Ohio Farm Bureau is aggressively pursuing action by the state legislature to implement the organization’s proposal for changes to the Current Agricultural Use Value (CAUV) program, which was presented last spring to the Ohio Department of Taxation. Rep. Brian Hill, R-Zanesville, said he will sponsor a CAUV bill that encompasses OFBF’s suggested changes to the CAUV program. A bill is expected to be introduced as early as next week.
“We have reached a point where every indication is the tax department won’t act using their administrative authority to fix CAUV. If that’s the case, our message to lawmakers is that they should take targeted legislative action to require changes be made to improve the accuracy of the formula,” said Brandon Kern, Ohio Farm Bureau’s director of state policy.
OFBF believes CAUV is the state’s most effective tool for preserving farmland.
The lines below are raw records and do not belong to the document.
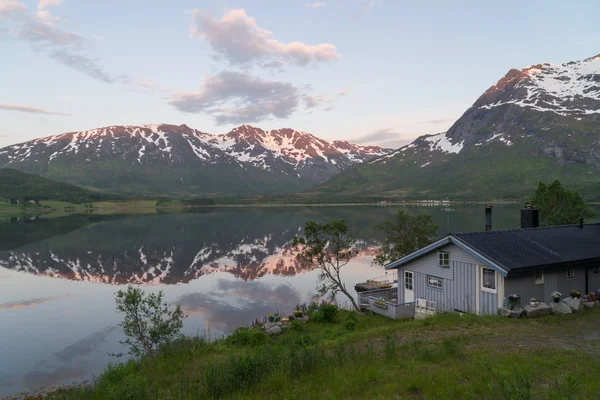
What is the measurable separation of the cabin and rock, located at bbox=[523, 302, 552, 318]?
4.14ft

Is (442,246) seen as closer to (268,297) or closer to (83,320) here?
(268,297)

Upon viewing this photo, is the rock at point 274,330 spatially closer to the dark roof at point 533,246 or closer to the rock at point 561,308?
the dark roof at point 533,246

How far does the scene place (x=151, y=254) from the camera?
292ft

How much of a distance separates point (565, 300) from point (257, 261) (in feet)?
197

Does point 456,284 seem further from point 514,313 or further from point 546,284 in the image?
point 546,284

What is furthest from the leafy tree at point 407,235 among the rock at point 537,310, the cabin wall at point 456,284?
the rock at point 537,310

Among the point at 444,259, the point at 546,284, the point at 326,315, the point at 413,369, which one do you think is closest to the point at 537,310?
the point at 546,284

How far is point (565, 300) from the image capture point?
23797mm

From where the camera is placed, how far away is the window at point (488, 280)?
24234 millimetres

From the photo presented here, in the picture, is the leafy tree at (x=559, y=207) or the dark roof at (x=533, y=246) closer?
the dark roof at (x=533, y=246)

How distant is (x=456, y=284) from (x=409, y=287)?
4523 millimetres

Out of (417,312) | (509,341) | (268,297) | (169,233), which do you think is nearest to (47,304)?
(268,297)

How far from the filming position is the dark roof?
953 inches

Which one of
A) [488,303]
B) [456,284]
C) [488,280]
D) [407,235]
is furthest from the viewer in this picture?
[407,235]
Ohio Farm Bureau has done an extensive study of the CAUV formula and identified adjustments to the formula that provide fairness and accuracy while protecting the integrity of the program. The Ohio Department of Taxation accepted OFBF’s first set of recommended CAUV changes, resulting in an average 15 percent reduction in cropland value from the tax department’s originally proposed 2015 values. This translates to an average annual savings of $10 an acre for cropland and $15 for woodland for those on the 2015 revaluation cycle.
In its proposal last May to the tax department, Ohio Farm Bureau challenged two inaccurate assumptions in the CAUV formula’s capitalization rate: that land is a short-term investment and that it becomes more valuable as its mortgage is paid down.
The current formula assumes land is held for only five years when in reality farmland is typically held for decades and across multiple generations. Currently, there are non-use factors in the formula that inflate farmland value by assuming land appreciates and landowners achieve equity buildup at predetermined rates. These have nothing to do with the agricultural use of the land. OFBF proposes the current capitalization method known as the “Akerson Method” be replaced with a method known as the simple “Band of Investment Method,” which contains certain non-farm factors unrelated to use value.
The second proposal was all lands in federal conservation programs or other lands managed under year-round conservation practices be valued at the lowest possible rate to encourage practices that protect the environment and water quality.